┌─ Document segment

Christopher Nolan's 'Oppenheimer' Posters Revealed!

Courtesy of Universal Pictures

After the release of his most divisive film project yet, Tenet, a film delayed repeatedly by COVID-19 before opening on its planned summer wide release date in 70mm in mostly empty theaters and followed by the emergence of Warner Brothers’ HBO Max simultaneous streaming/theatrical release plan, Christopher Nolan made arguably the boldest move of his career yet: split ties with the safety net of Warner Brothers after nearly two decades to pursue film production work with another company.  Despite Nolan’s pedigree and ardent studio support given how profitable the director’s body of work continues to be for the company, the transition rippled throughout the film community who saw with Nolan’s departure the end of an era of original expensive director-driven movies.


 

While Denis Villenueve seems to have taken Nolan’s spot at Warner Brothers as the company’s top director, Nolan proceeded to strike up a new working relationship with Universal Pictures in what could be his most polarizing and divisive project yet: a biopic on the life of J. Robert Oppenheimer, i.e. the father of the atomic bomb.  With recurring character actor Cillian Murphy cast in the titular role of Oppenheimer with Emily Blunt joining the cast as his wife Katherine alongside Robert Downey, Jr. and Matt Damon, the film also reunites Nolan with his frequent collaborators such as composer Ludwig Göransson, cinematographer Hoyt van Hoytema and editor Leslie Groves.  Poised at a $100 budget with total creative control, Nolan will also shoot the project on IMAX and 65mm film and according to the recently released film posters with a July 21, 2023 release date set should come out in 35mm, 70mm and IMAX film prints.


 

The posters themselves recently released tell a variety of early vistas to expect from Nolan’s forthcoming film about what is still the world’s most terrifying prospect: nuclear annihilation.  With the name of actor Cillian Murphy at the top, each poster features the actor, cigarette in mouth, gazing upon the destruction of his creating.  Bearing the tagline ‘The Destroyer of Worlds’ with one image showing a mushroom cloud forming over his head, and another of Oppenheimer looking on with the explosion reflected on his goggles, the images seem to suggest the film will be as much about the man as the awesome frightening spectacle of a nuclear detonation itself.  What is true, however, is that this is the largest scale film production being made currently that isn’t tied to the MCU or DCEU machinery or summer tentpole productions.  Like Dunkirk before it, this is a historical drama being made in the grand tradition of David Lean and will tell the story on a massive scale epic in scope.


 
The first film in nearly twenty years of Nolan’s career not to be made under the Warner Brothers umbrella and inarguably the director’s most controversial topic of discussion in his filmography, Oppenheimer is shaping up to be a daring project made during a unique period of uncertainty in the director’s career when the face of the film industry is being reshaped by a still-ongoing pandemic with studios scrambling to figure out alternative release plans, a time when the platform of the so-called director-driven studio supported project itself is being threatened.  If nothing else, the film will provide actor Cillian Murphy with the role of his career and Nolan with enough cataclysmic fireworks at his arsenal to create what could be the most realistic dramatized depiction of a nuclear blast ever attempted on film that isn’t by directors like James Cameron or David Lynch.

└─

Task instructions ->
A) Copy, word for word, the part of the Oppenheimer posters article that opens with the words containing "Christopher Nolan's 'Oppenheimer'" and closes with "expensive director-driven movies.".
B) List every actor the Oppenheimer posters article names as cast in the film.
These lines were taken from a different source.

┌─ Dataset extract

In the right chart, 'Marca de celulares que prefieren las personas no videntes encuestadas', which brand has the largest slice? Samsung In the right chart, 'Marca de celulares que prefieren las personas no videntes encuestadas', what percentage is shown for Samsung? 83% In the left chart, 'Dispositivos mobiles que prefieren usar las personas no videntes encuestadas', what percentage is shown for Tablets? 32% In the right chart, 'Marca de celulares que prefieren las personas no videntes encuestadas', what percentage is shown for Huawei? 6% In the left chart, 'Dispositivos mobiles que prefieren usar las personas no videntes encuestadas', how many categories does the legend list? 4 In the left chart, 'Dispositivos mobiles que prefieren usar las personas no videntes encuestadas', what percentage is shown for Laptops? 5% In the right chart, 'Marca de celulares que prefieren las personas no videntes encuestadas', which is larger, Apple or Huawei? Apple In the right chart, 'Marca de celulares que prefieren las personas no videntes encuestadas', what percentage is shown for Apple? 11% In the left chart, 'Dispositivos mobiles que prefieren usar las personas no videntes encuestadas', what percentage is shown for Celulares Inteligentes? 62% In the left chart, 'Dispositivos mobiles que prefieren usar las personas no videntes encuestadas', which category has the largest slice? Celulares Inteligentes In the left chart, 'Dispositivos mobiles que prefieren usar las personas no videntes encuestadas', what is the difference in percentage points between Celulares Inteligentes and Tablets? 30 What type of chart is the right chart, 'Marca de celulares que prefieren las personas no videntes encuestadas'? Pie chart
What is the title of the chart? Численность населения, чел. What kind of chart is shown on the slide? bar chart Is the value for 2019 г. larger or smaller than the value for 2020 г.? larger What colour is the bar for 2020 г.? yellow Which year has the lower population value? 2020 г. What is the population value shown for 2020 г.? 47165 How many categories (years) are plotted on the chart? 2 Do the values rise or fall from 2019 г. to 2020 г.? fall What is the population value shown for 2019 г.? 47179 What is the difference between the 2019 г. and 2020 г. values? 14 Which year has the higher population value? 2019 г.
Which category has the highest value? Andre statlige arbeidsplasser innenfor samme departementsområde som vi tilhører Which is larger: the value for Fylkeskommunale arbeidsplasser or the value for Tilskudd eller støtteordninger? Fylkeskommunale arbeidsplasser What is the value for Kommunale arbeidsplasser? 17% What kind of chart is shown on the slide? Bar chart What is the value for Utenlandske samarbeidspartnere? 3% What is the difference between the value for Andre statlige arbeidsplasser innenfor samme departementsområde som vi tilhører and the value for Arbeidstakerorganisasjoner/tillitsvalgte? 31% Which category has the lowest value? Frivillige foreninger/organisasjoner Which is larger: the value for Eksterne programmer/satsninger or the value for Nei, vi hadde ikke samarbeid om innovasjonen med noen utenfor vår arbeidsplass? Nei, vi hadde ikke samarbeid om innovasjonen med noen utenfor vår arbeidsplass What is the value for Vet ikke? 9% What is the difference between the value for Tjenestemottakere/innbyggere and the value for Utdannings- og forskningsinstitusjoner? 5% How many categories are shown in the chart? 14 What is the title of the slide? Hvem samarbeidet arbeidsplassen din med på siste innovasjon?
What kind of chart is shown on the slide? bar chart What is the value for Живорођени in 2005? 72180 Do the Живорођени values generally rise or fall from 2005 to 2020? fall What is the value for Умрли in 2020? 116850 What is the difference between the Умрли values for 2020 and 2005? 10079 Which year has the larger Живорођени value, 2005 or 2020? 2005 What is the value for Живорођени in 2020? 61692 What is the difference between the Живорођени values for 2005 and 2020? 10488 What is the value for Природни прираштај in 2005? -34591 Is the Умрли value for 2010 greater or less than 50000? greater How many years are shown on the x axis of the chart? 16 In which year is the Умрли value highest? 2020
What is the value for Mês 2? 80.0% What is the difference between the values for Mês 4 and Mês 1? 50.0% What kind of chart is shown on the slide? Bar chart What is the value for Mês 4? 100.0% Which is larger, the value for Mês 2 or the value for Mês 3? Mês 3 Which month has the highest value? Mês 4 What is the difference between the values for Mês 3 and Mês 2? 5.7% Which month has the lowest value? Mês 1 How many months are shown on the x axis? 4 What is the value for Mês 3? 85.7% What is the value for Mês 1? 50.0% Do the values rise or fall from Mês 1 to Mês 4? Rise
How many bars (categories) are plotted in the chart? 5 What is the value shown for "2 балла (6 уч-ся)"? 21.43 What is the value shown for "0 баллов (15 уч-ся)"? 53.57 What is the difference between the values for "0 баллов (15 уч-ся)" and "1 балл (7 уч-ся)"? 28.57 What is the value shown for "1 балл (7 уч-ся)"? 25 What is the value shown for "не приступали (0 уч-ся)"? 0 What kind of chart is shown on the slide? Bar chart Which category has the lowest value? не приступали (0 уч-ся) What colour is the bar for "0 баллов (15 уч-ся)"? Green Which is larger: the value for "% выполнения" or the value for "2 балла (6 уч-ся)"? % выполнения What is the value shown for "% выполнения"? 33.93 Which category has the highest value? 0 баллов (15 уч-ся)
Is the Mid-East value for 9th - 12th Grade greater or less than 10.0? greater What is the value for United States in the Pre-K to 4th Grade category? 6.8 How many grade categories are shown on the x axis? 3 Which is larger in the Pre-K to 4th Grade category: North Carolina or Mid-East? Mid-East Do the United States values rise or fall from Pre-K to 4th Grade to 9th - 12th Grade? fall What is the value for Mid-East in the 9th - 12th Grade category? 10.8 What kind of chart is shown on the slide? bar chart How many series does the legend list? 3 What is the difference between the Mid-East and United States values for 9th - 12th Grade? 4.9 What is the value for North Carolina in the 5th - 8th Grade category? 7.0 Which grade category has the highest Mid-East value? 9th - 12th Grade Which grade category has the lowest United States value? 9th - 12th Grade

└─

Responses ->
A)
Christopher Nolan's 'Oppenheimer' Posters Revealed!

Courtesy of Universal Pictures

After the release of his most divisive film project yet, Tenet, a film delayed repeatedly by COVID-19 before opening on its planned summer wide release date in 70mm in mostly empty theaters and followed by the emergence of Warner Brothers’ HBO Max simultaneous streaming/theatrical release plan, Christopher Nolan made arguably the boldest move of his career yet: split ties with the safety net of Warner Brothers after nearly two decades to pursue film production work with another company.  Despite Nolan’s pedigree and ardent studio support given how profitable the director’s body of work continues to be for the company, the transition rippled throughout the film community who saw with Nolan’s departure the end of an era of original expensive director-driven movies.

B)
Cillian Murphy
Emily Blunt
Robert Downey, Jr.
Matt Damon